What is asked | Can you reproduce the material below without a single change, starting at the line that contains "At what distance" and ending with the final line of the material, both included?
##### Provided data
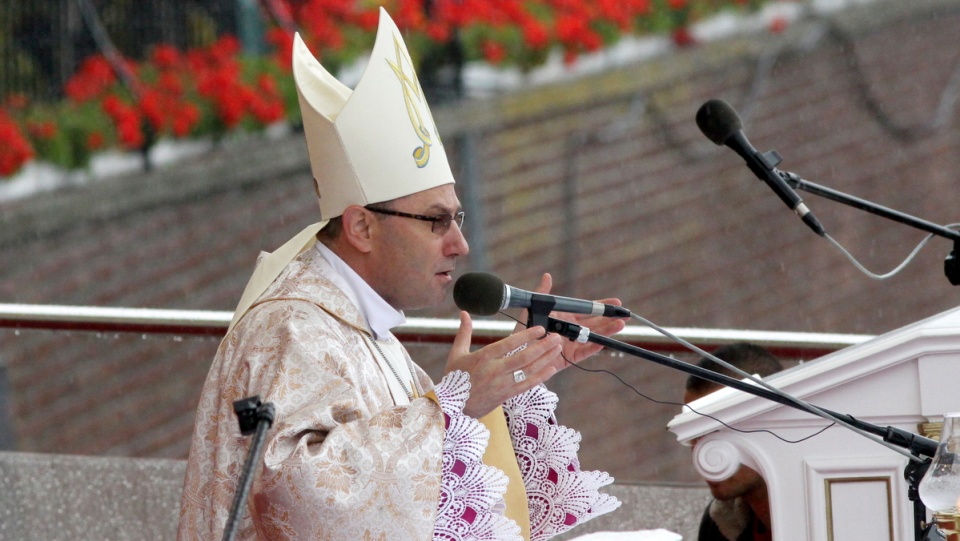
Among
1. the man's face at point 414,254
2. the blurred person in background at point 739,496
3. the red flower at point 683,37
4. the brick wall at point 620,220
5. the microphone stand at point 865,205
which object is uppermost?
the red flower at point 683,37

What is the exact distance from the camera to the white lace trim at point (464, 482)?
88.4 inches

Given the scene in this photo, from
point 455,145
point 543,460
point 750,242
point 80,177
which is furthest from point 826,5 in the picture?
point 543,460

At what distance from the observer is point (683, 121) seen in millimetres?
8023

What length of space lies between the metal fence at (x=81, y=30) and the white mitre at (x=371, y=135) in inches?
175

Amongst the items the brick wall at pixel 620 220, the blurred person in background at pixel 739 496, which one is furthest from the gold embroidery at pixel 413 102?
the brick wall at pixel 620 220

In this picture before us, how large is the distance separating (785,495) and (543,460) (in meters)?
0.50

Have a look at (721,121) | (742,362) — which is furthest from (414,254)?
(742,362)

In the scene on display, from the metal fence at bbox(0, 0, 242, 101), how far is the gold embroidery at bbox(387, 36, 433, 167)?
4518mm

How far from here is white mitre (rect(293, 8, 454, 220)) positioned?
254cm

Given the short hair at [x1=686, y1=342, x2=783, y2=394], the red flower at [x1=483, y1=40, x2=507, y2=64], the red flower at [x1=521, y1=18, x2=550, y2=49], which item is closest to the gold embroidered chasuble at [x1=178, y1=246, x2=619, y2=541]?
the short hair at [x1=686, y1=342, x2=783, y2=394]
##########
Output of the task |
At what distance from the observer is point (683, 121) seen in millimetres?
8023

What length of space lies between the metal fence at (x=81, y=30) and the white mitre at (x=371, y=135) in inches?
175

Amongst the items the brick wall at pixel 620 220, the blurred person in background at pixel 739 496, which one is furthest from the gold embroidery at pixel 413 102?
the brick wall at pixel 620 220

In this picture before us, how large is the distance separating (785,495) and (543,460) (in meters)?
0.50

Have a look at (721,121) | (742,362) — which is furthest from (414,254)?
(742,362)

In the scene on display, from the metal fence at bbox(0, 0, 242, 101), how far is the gold embroidery at bbox(387, 36, 433, 167)?
4518mm

How far from here is white mitre (rect(293, 8, 454, 220)) positioned?
254cm

Given the short hair at [x1=686, y1=342, x2=783, y2=394], the red flower at [x1=483, y1=40, x2=507, y2=64], the red flower at [x1=521, y1=18, x2=550, y2=49], which item is closest to the gold embroidered chasuble at [x1=178, y1=246, x2=619, y2=541]?
the short hair at [x1=686, y1=342, x2=783, y2=394]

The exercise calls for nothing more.